The problem is that while many AI assistants exist, creating one as flexible and powerful as the fictional J.A.R.V.I.S from Iron Man is hard. These agents must work well within complex computer environments, understand what to do, plan their actions, and safely handle personal data, but that is challenging because of various technical and ethical issues.
What's the solution?
The paper surveys the current state of OS Agents by explaining their basic parts, how they perceive and act in computer environments, and how they are developed using special models and frameworks.
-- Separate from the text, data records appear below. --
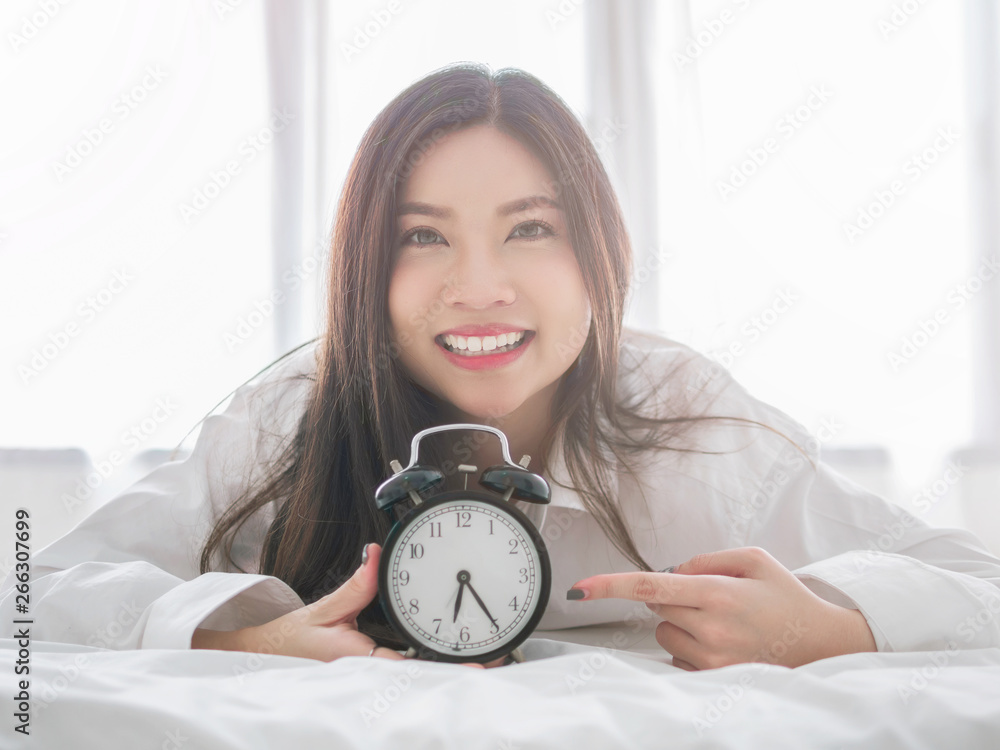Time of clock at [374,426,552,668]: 6:24
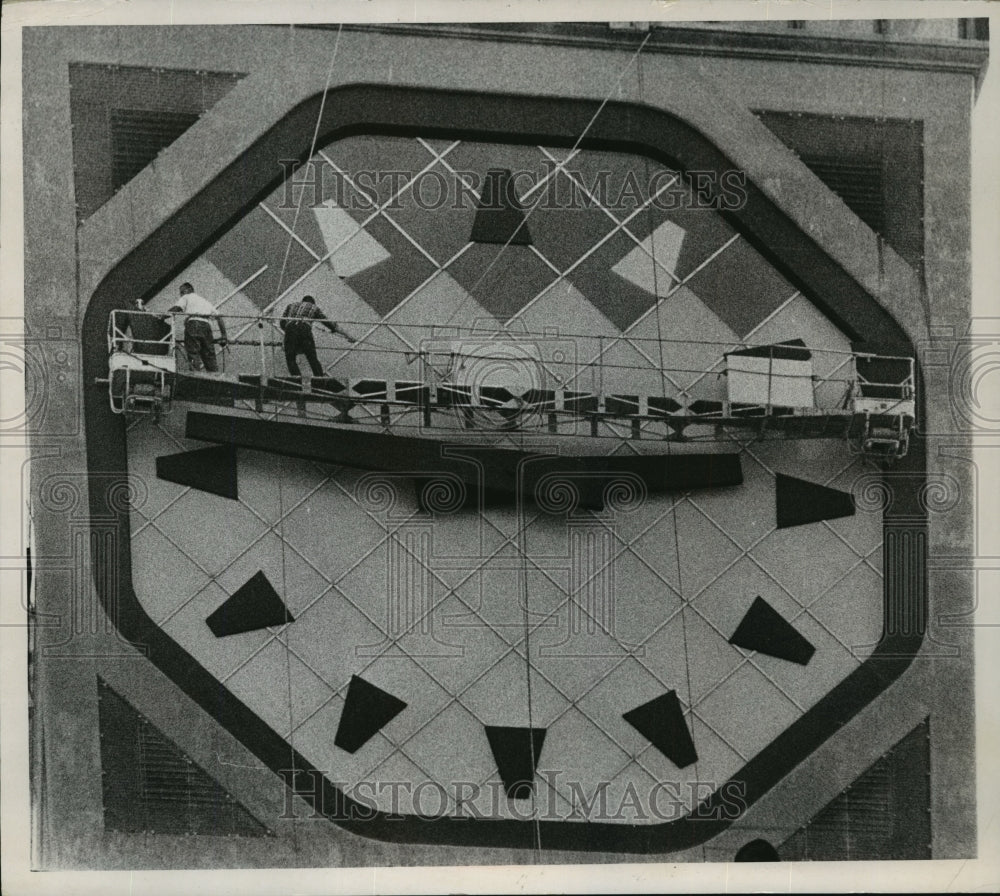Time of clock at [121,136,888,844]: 2:45
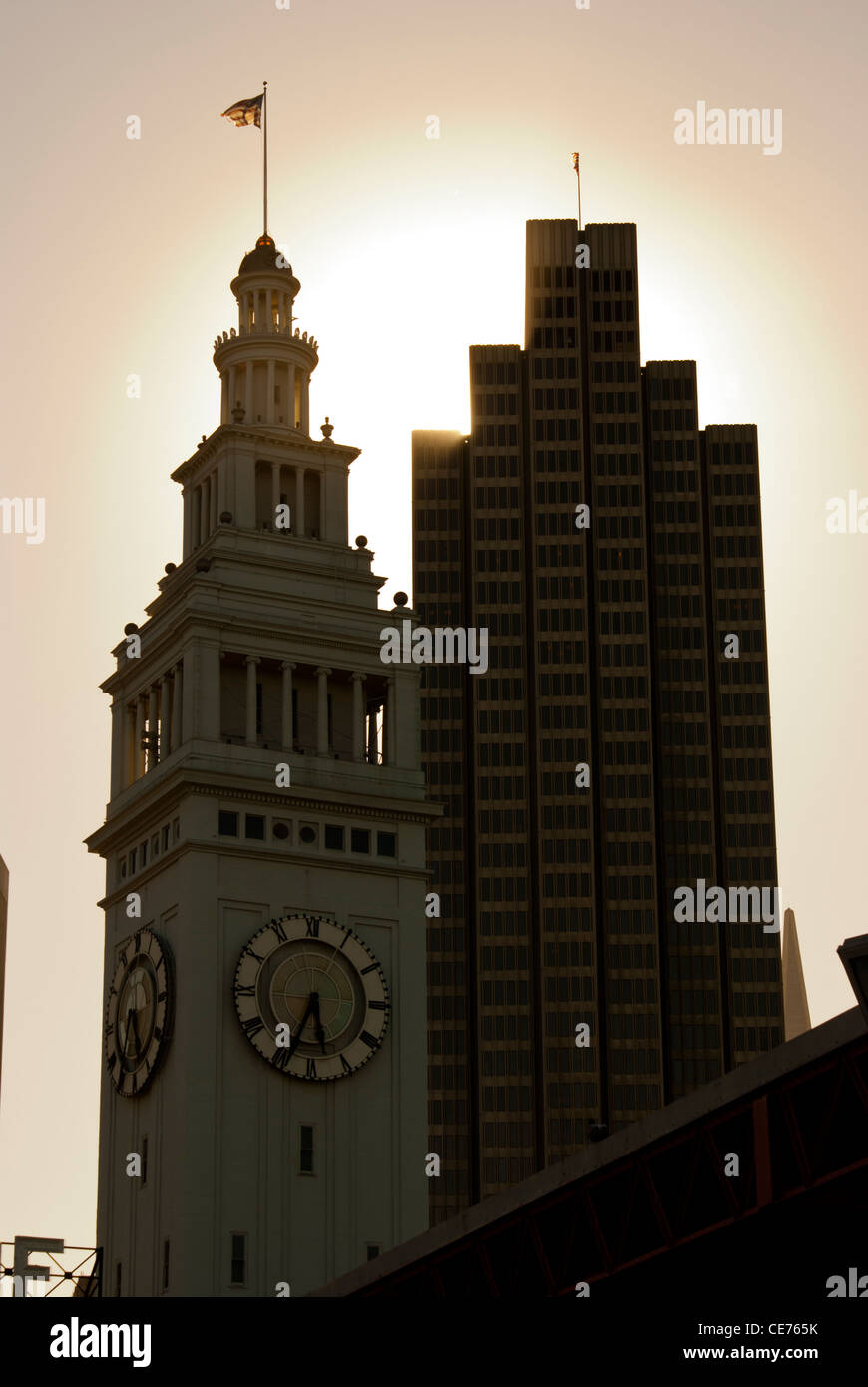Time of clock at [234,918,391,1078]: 5:34
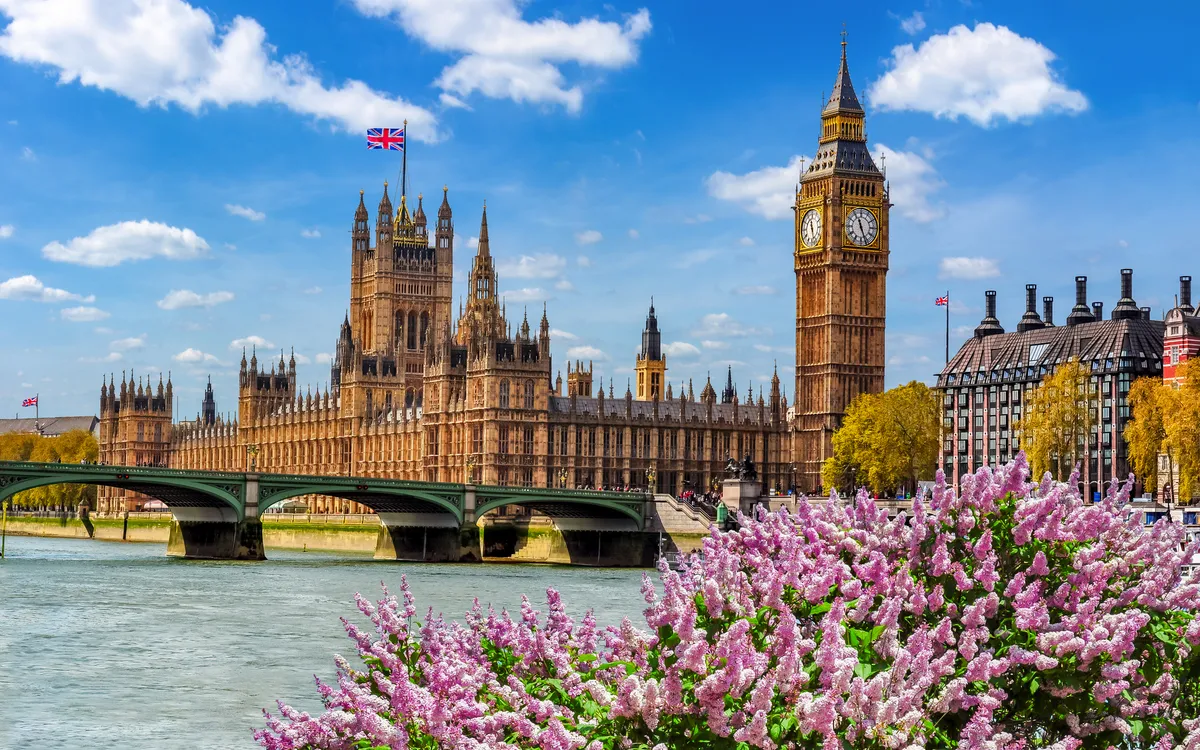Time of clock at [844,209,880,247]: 11:26
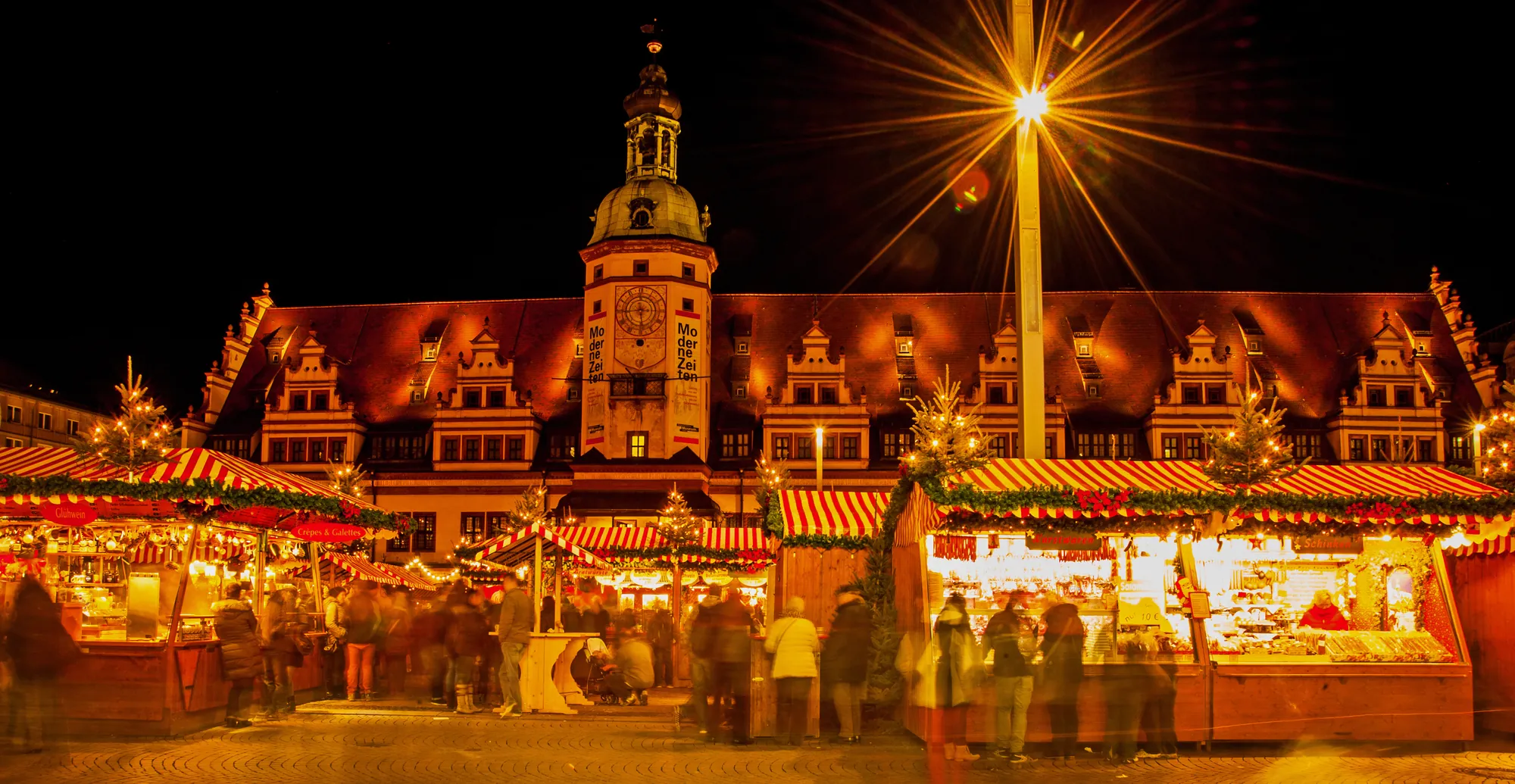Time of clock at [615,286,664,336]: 5:44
It also looks at how researchers measure their performance and discusses important problems like safety, privacy, and adapting to users over time, offering ideas for future improvements.
Why it matters?
This matters because OS Agents can make using computers and devices much easier and more efficient by automating tasks through natural language and GUIs. Understanding their capabilities and challenges helps guide future research and development, bringing us closer to intelligent assistants that can truly help in everyday computing safely and personally.
Abstract
The dream to create AI assistants as capable and versatile as the fictional J.A.R.V.I.S from Iron Man has long captivated imaginations. With the evolution of (multi-modal) large language models ((M)LLMs), this dream is closer to reality, as (M)LLM-based Agents using computing devices (e.g., computers and mobile phones) by operating within the environments and interfaces (e.g., Graphical User Interface (GUI)) provided by operating systems (OS) to automate tasks have significantly advanced. This paper presents a comprehensive survey of these advanced agents, designated as OS Agents. We begin by elucidating the fundamentals of OS Agents, exploring their key components including the environment, observation space, and action space, and outlining essential capabilities such as understanding, planning, and grounding. We then examine methodologies for constructing OS Agents, focusing on domain-specific foundation models and agent frameworks. A detailed review of evaluation protocols and benchmarks highlights how OS Agents are assessed across diverse tasks. Finally, we discuss current challenges and identify promising directions for future research, including safety and privacy, personalization and self-evolution. This survey aims to consolidate the state of OS Agents research, providing insights to guide both academic inquiry and industrial development. An open-source GitHub repository is maintained as a dynamic resource to foster further innovation in this field. We present a 9-page version of our work, accepted by ACL 2025, to provide a concise overview to the domain.